Opening near the close of its story, Limitless introduces a man who’s reached his limit: As thugs batter the metal door of his fortified Manhattan penthouse, Eddie Morra (Bradley Cooper) stands at the edge of the terrace, contemplating a dive toward the pavement dozens of floors below.
Eddie is a formerly struggling writer who became a Wall Street ace by boosting his brainpower with an unapproved “smart drug” called NZT. So this speedy thriller would appear to be a cautionary tale about the perils of intellectual cheating.
Guess again: Limitless really has nothing against cheating. In fact ultimately, the filmmakers doesn’t sweat the fact that Eddie is a chemically enhanced fraud. What scares them is any possibility of alienating the movie’s target audience with a downer ending, so they discount all the effort they’ve made to push Eddie to the edge, and instead send him someplace much cushier.
Directed by Neil Burger, whose The Illusionist also pulled an upbeat coda out of a hat, Limitless is entertaining for much of its running time. It’s glib, and it’s overly fond of hyperdrive pans, psychedelic montages and swift rack-focus shifts. But these music-video effects suit the drug-fueled saga, which at first seems to be about the risks of moving too fast.
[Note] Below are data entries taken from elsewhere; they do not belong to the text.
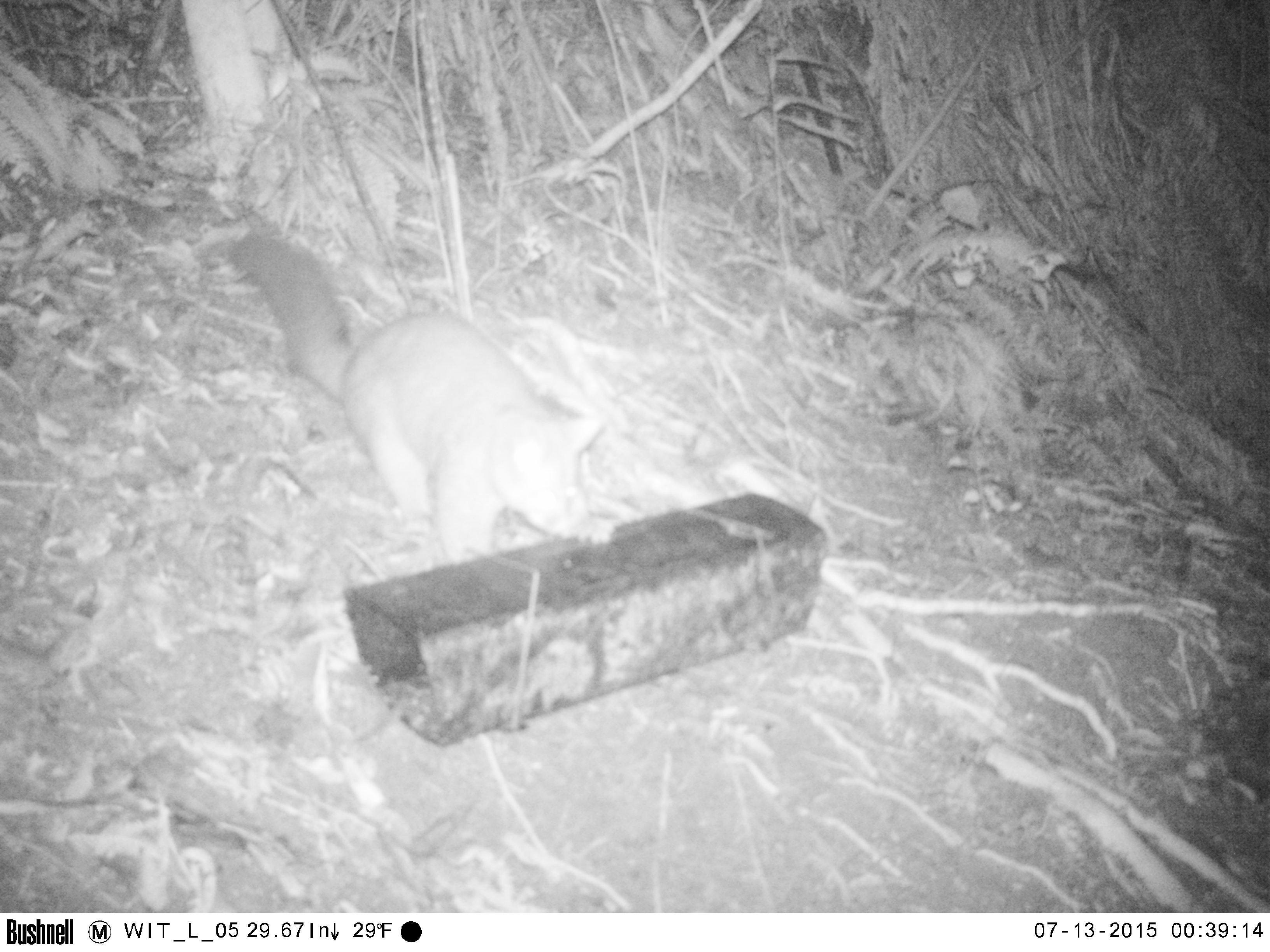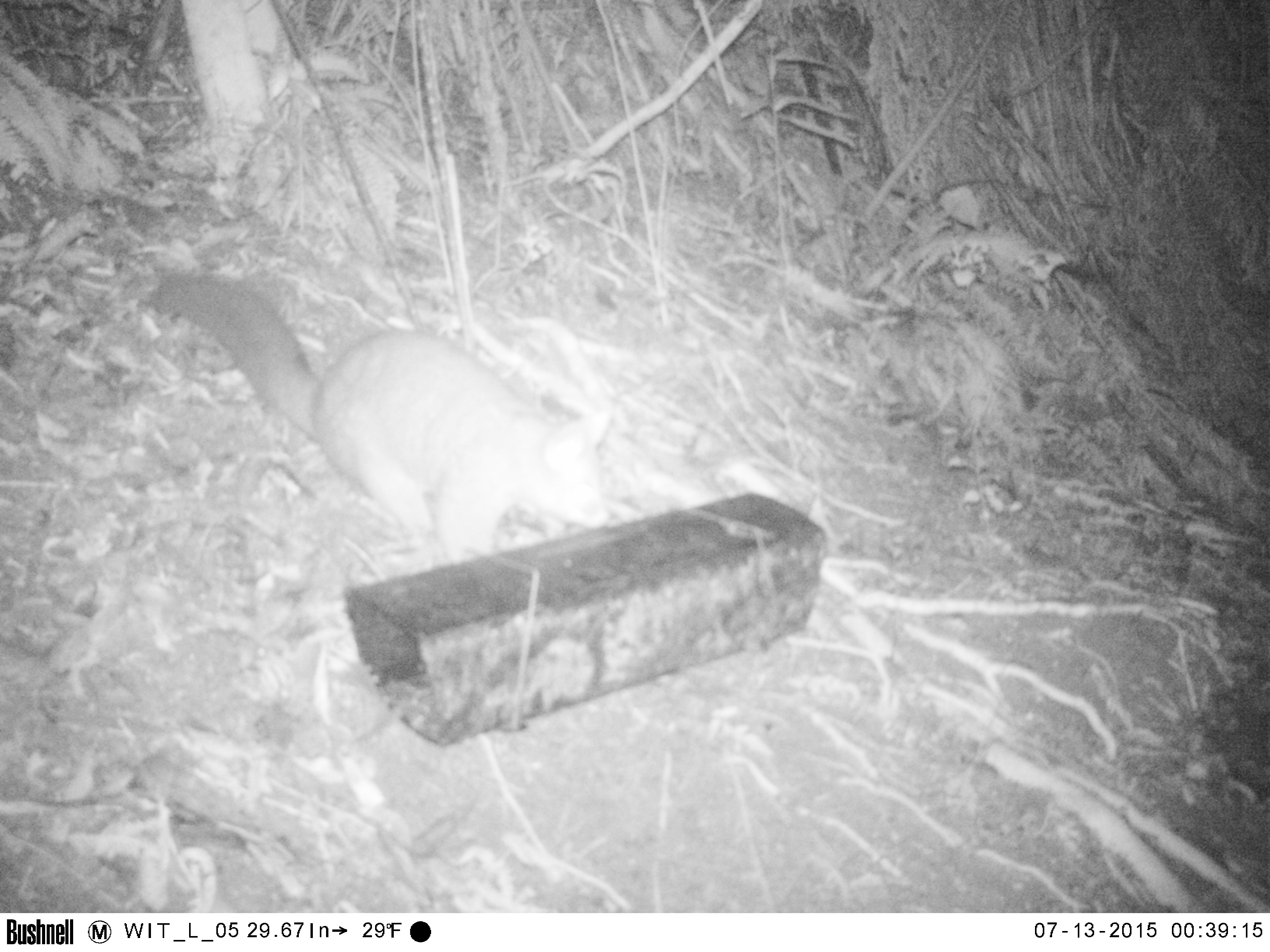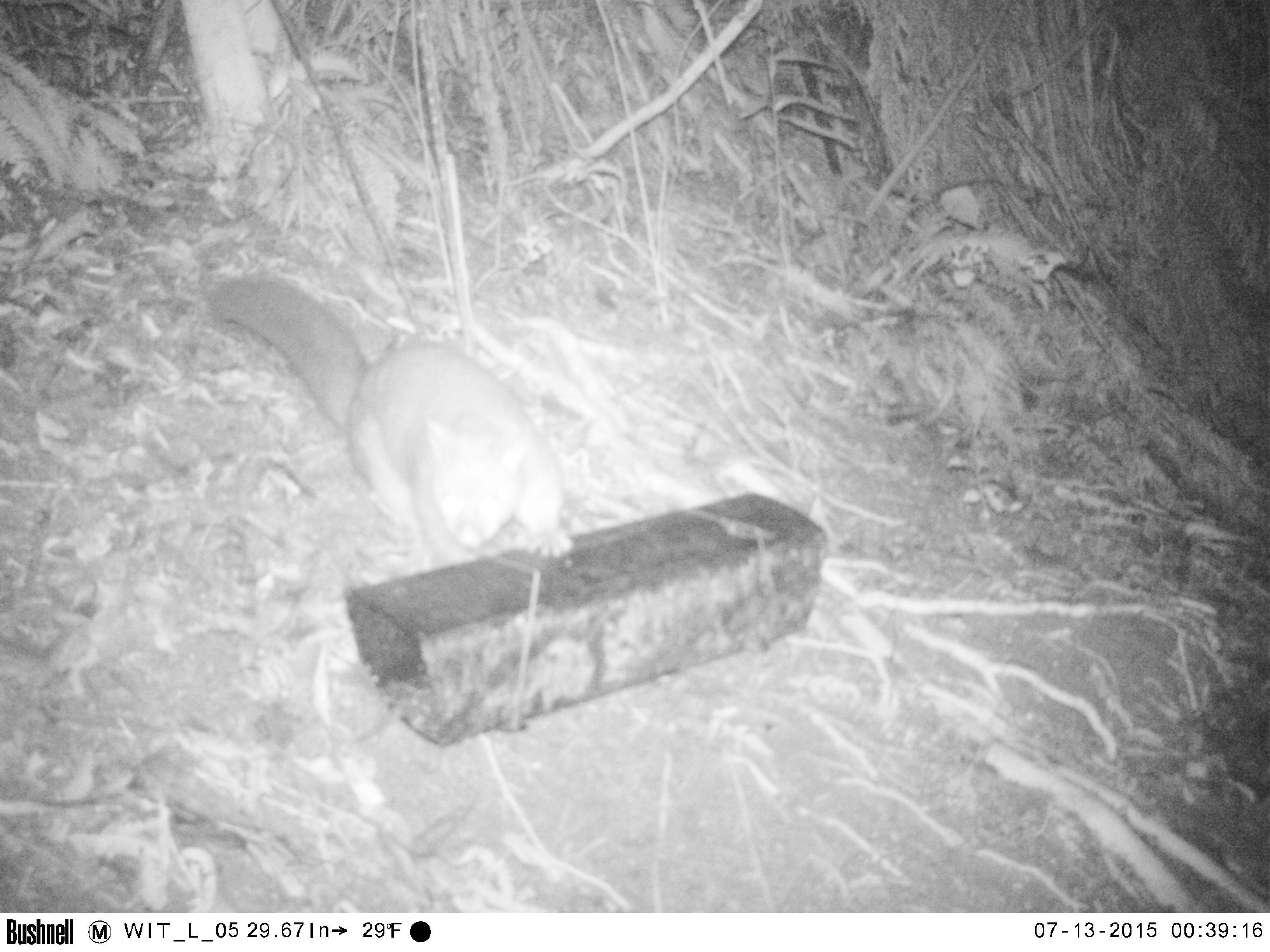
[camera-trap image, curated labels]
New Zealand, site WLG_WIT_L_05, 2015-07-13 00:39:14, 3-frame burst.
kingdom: Animalia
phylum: Chordata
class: Mammalia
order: Diprotodontia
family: Phalangeridae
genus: Trichosurus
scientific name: Trichosurus vulpecula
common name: common brushtail possum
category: possum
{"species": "possum (common brushtail possum) (Trichosurus vulpecula)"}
The film was adapted from Alan Glynn’s 2003 novel, The Dark Fields, and is basically Faust for the ADHD era. (One of the most popular real-world smart drugs is Adderall, officially prescribed for ADHD but often used to amp up performance among certain overachieving sets.) Like the tragic hero of that legend, Eddie doesn’t take pills for kicks, but for power — the power of knowledge.